## Text segment
-----
- Origin: London, England
- Genres: Pub rock
- Years active: 1971–1975
- Labels: Revelation Mooncrest Proper Last Music Co.
- Past members: Phil "Snakefinger" Lithman Martin Stone Paul "Dice Man" Bailey Paul "Bassman" Riley Pete Thomas

= Chilli Willi and the Red Hot Peppers =

British pub rock group (1971–1975)

Chilli Willi and the Red Hot Peppers were one of the main British pub rock groups of the early 1970s. Later managed by Jake Riviera, who first worked for the band as a roadie, they reached their peak as part of the "Naughty Rhythms Tour" of 1975, along with other stalwarts of the same scene, Dr. Feelgood and Kokomo, each band alternately headlining on different dates.

==History==
The band has its origins in a folk-rock duo formed by ex-Junior's Blues Band members Martin Stone and Philip C. Lithman. Lithman moved to San Mateo in 1971 to work with a precursor to The Residents, leaving Stone to play with Savoy Brown and Mighty Baby. The duo reunited in 1972 and recorded Kings of the Robot Rhythm that same year with vocalist Jo Ann Kelly and various members of Brinsley Schwarz. That same year, the duo expanded, adding Paul "Dice Man" Bailey, Paul "Bassman" Riley, and Pete Thomas to the line-up.
-----
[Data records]
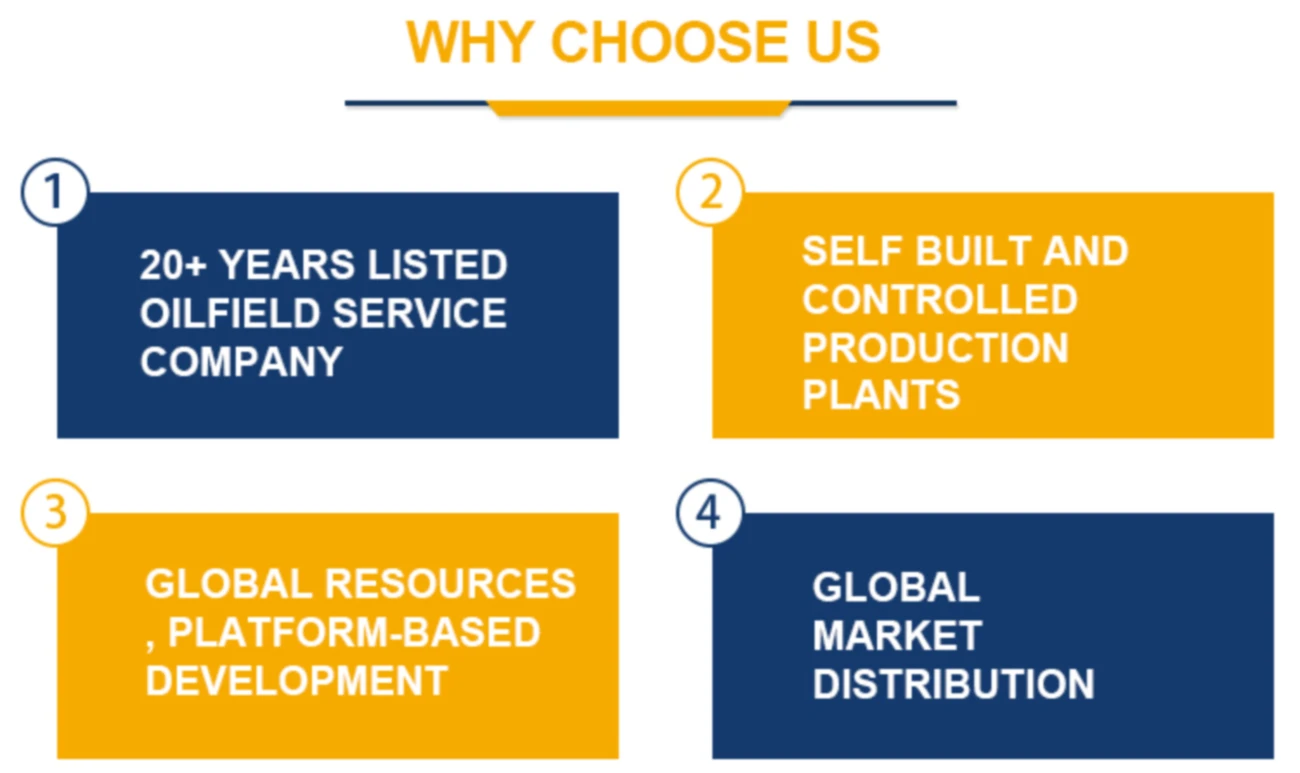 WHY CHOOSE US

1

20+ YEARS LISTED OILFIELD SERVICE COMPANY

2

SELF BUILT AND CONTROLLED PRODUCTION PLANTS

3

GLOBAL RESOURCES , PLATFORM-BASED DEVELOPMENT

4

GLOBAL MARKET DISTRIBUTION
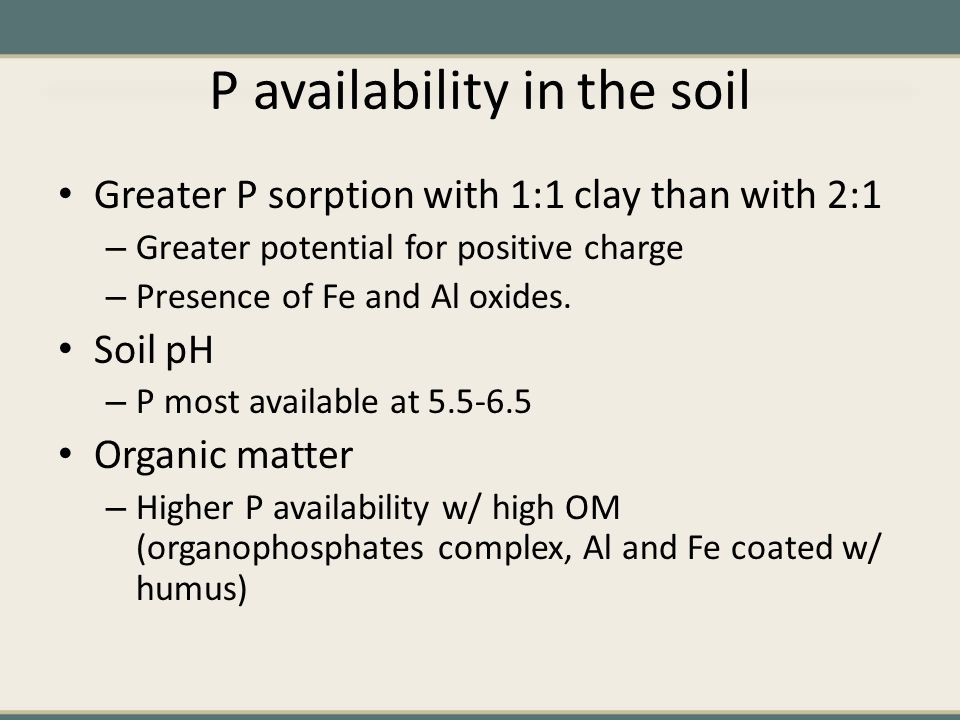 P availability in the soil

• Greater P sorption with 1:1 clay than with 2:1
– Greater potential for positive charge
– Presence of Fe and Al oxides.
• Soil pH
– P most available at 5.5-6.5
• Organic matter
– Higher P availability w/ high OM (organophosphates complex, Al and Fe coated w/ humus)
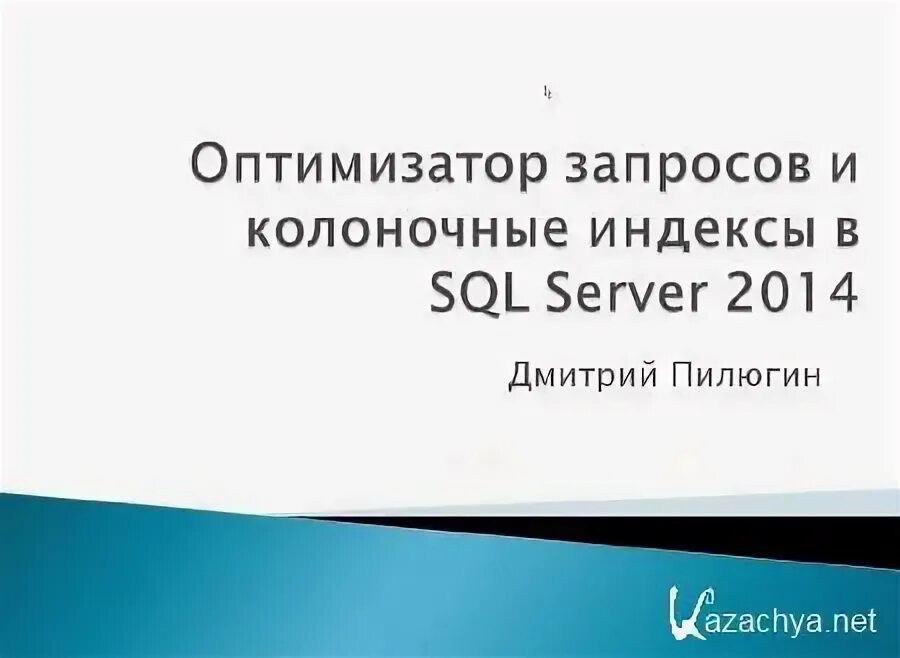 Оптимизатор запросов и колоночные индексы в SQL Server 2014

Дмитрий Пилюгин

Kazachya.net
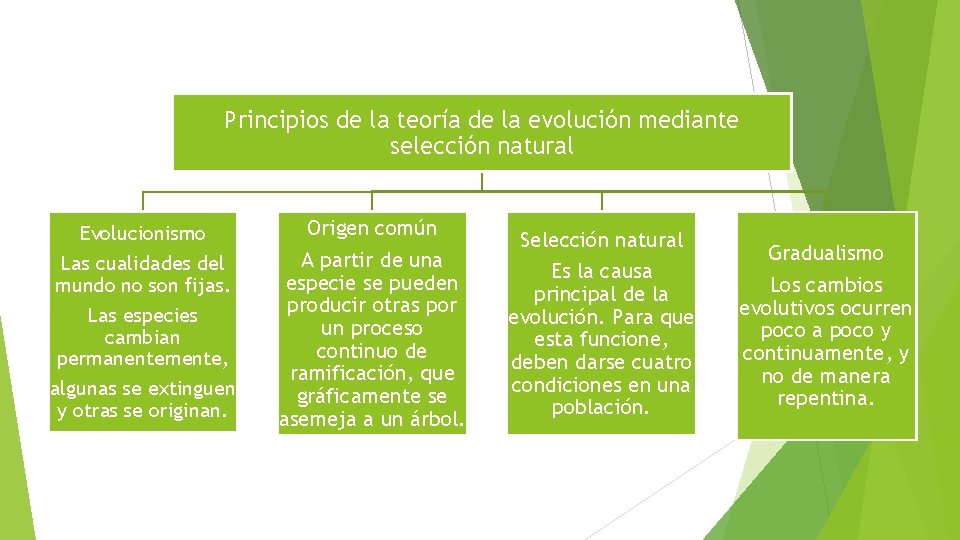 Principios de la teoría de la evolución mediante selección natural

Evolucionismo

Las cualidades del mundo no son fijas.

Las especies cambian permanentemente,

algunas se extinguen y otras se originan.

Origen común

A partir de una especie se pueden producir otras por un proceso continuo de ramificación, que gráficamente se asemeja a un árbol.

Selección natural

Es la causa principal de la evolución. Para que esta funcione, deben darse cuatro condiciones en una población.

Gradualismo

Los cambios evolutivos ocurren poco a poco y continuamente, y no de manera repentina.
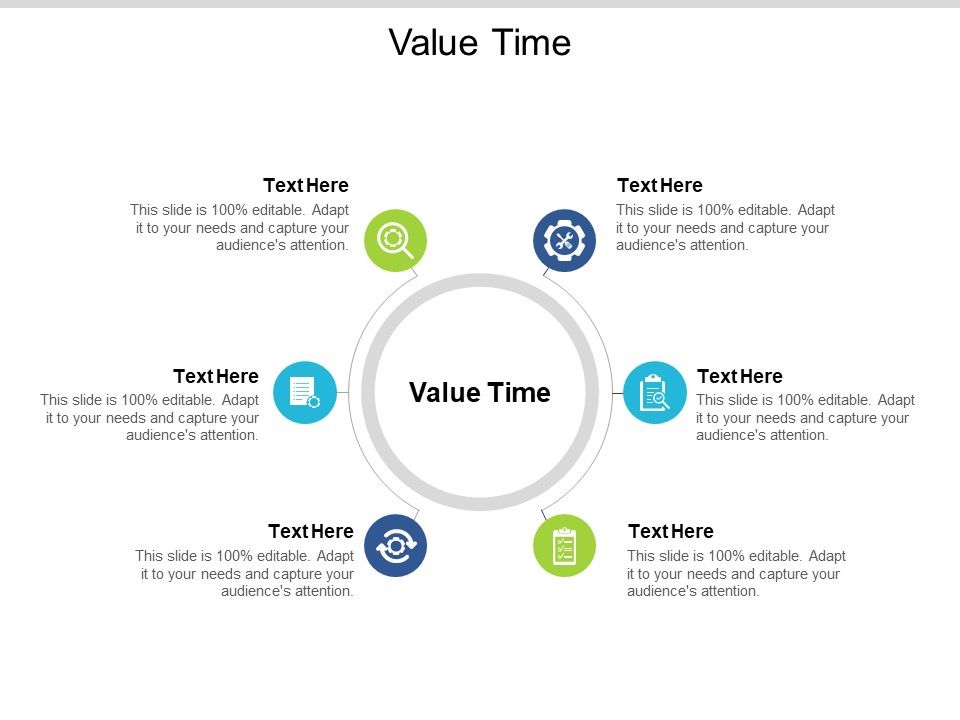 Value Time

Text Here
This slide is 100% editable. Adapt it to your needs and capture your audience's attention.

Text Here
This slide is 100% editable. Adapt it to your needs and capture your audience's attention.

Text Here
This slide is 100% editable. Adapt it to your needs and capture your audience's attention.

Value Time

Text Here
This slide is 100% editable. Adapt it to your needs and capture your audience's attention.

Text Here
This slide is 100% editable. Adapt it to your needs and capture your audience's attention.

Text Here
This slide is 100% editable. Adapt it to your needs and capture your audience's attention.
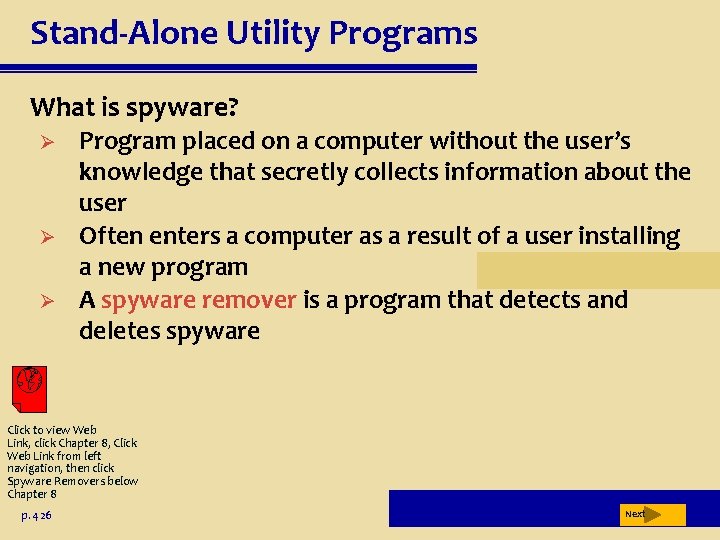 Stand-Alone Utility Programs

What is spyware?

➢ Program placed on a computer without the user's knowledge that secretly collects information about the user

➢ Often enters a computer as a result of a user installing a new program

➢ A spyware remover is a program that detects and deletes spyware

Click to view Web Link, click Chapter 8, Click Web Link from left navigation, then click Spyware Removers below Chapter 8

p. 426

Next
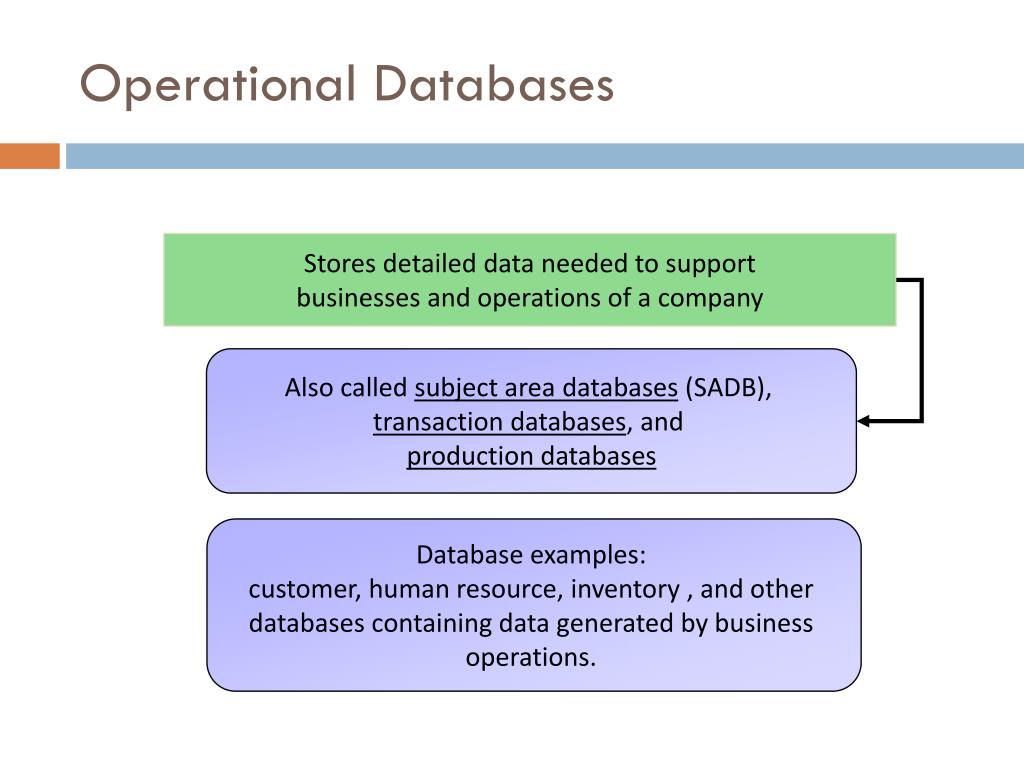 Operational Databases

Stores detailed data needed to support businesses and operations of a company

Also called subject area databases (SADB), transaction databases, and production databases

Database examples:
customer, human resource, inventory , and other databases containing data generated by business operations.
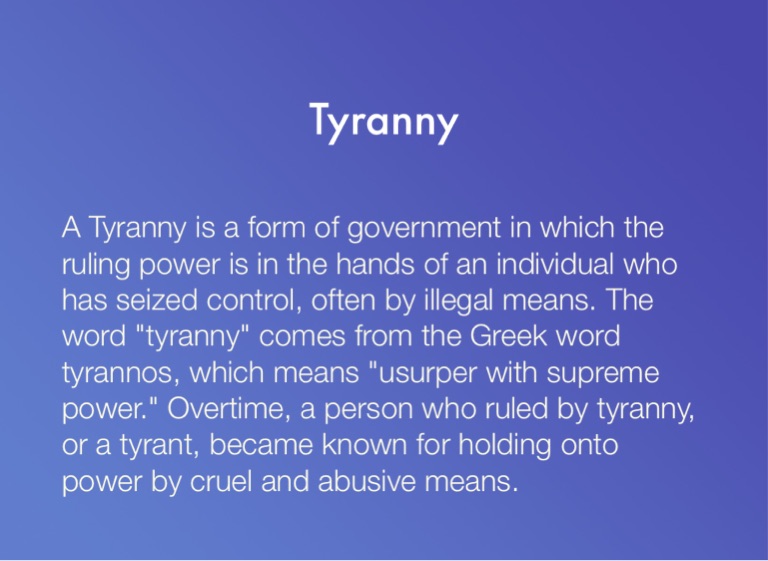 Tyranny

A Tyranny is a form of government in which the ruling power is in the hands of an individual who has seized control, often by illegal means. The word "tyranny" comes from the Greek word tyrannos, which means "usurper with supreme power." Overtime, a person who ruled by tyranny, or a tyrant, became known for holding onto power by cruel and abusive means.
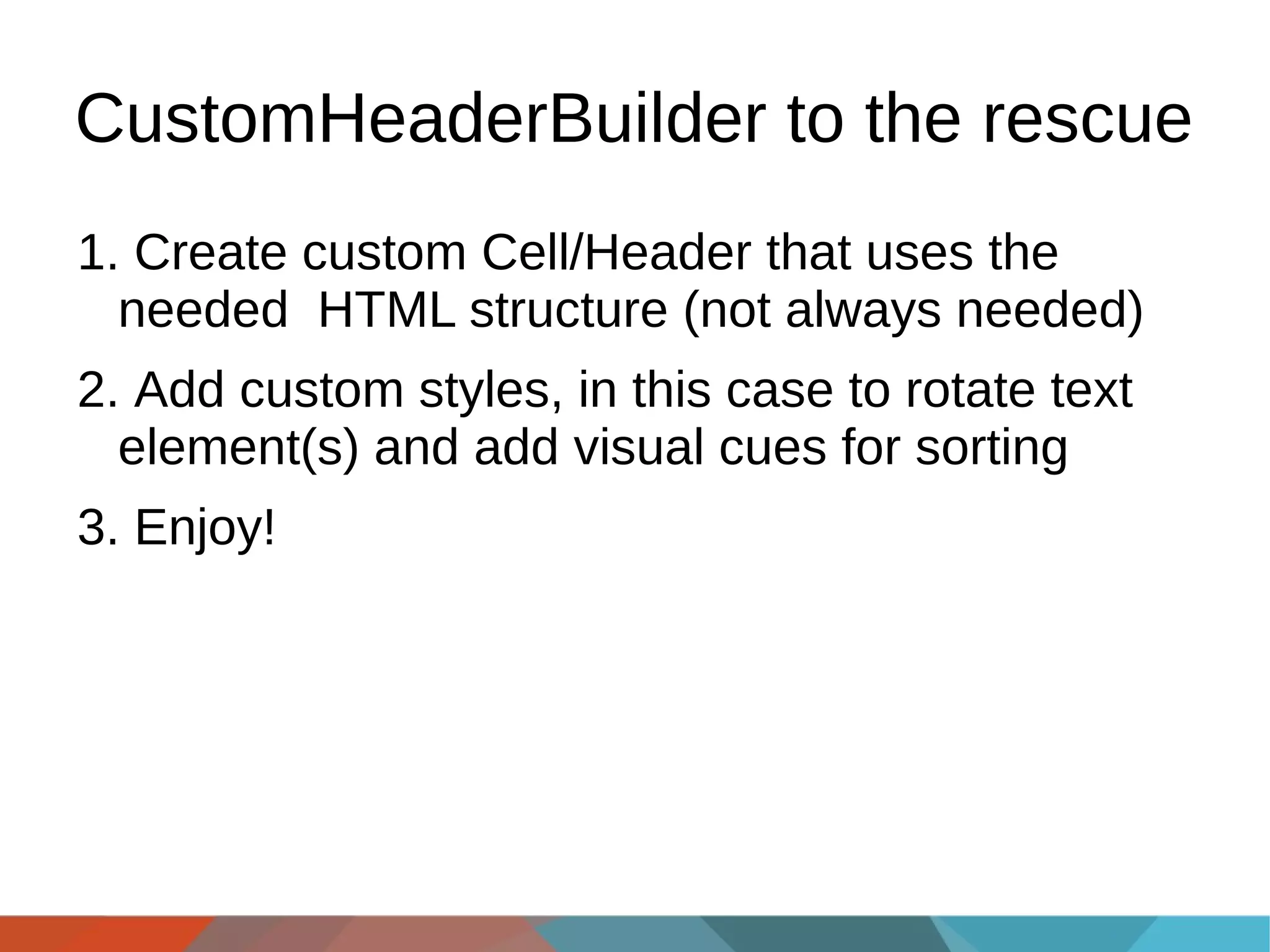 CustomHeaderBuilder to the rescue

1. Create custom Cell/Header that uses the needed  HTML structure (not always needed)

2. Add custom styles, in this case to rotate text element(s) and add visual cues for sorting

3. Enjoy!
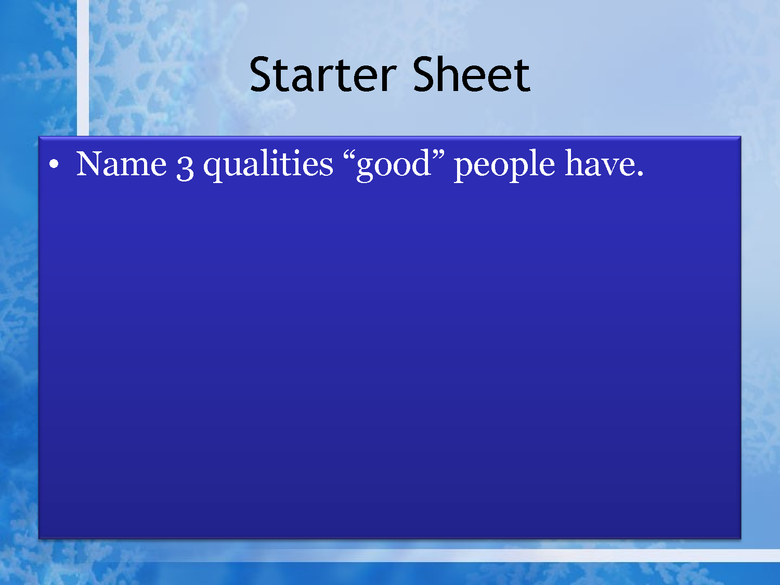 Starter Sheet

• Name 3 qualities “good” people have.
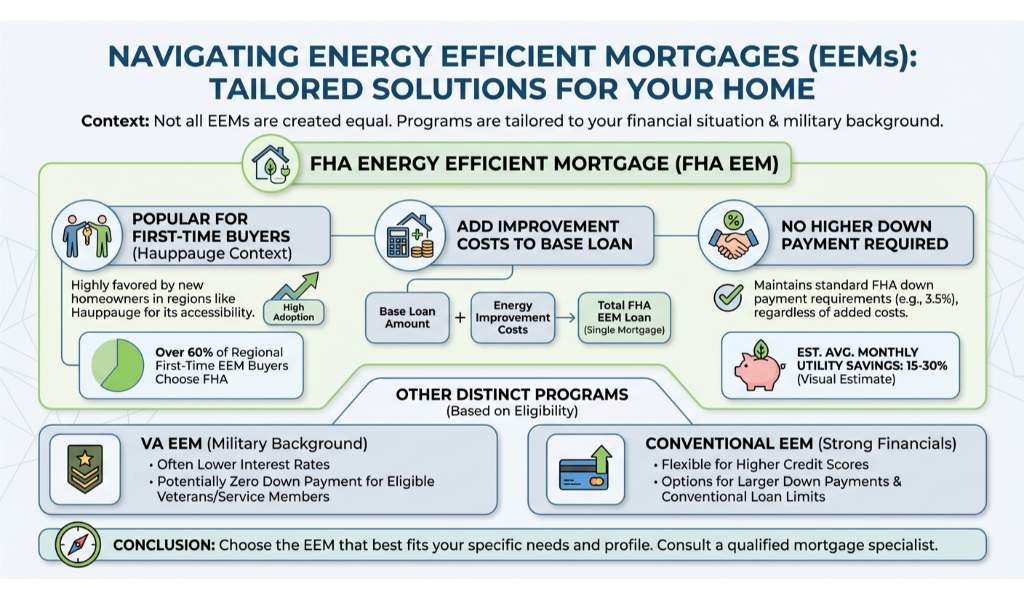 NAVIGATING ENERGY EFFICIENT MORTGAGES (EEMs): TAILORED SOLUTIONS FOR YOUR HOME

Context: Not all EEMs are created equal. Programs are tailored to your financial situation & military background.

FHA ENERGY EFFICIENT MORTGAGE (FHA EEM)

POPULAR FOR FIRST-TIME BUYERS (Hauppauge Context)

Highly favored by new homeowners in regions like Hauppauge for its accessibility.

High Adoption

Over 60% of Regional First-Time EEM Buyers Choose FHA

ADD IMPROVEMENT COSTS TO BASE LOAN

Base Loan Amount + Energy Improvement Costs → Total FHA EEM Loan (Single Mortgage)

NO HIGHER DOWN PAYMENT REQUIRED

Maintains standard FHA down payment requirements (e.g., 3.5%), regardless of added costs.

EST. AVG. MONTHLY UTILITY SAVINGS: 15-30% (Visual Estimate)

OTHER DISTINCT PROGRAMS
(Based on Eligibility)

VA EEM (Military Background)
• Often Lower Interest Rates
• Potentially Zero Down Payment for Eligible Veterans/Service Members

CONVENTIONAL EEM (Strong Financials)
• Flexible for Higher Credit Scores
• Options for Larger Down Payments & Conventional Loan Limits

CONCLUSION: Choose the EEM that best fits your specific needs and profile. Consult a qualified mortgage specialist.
-----
## Actions to take
- A) Revise the passage on Chilli Willi and the Red Hot Peppers starting at "Chilli Willi and the Red Hot Peppers were" and ending at "on different dates.", and put "veterans" in place of "stalwarts".
- B) Carry the passage on Chilli Willi and the Red Hot Peppers forward from its final sentence.

## Answers given
- A)
Chilli Willi and the Red Hot Peppers were one of the main British pub rock groups of the early 1970s. Later managed by Jake Riviera, who first worked for the band as a roadie, they reached their peak as part of the "Naughty Rhythms Tour" of 1975, along with other veterans of the same scene, Dr. Feelgood and Kokomo, each band alternately headlining on different dates.

- B)
During the next two years, Chilli Willi & The Red Hot Peppers became a popular live act in Britain, and recorded two John Peel Sessions for BBC Radio 1, on 9 April 1973 and 25 July 1974. In 1974, they released their final album, Bongos Over Balham, which sold poorly; the band split in 1975.

After the band's breakup, Thomas became the drummer for Elvis Costello's backing band, The Attractions; Riley played with Graham Parker; Bailey joined Buster Crabbe (formerly Bontemps Roulez); and Stone played with the Pink Fairies, before concentrating on his book business but has since played with Wreckless Eric. Lithman moved to San Francisco where he began to work with the now fully formed Residents starting from their third album Fingerprince, under the name Snakefinger.

==Discography==
===Albums===
- Kings of the Robot Rhythm (Revelation, 1972)
- Bongos Over Balham (Mooncrest, 1974)
- I'll Be Home (Proper, 1996) – compilation
- Real Sharp (The Last Music Company, 2017)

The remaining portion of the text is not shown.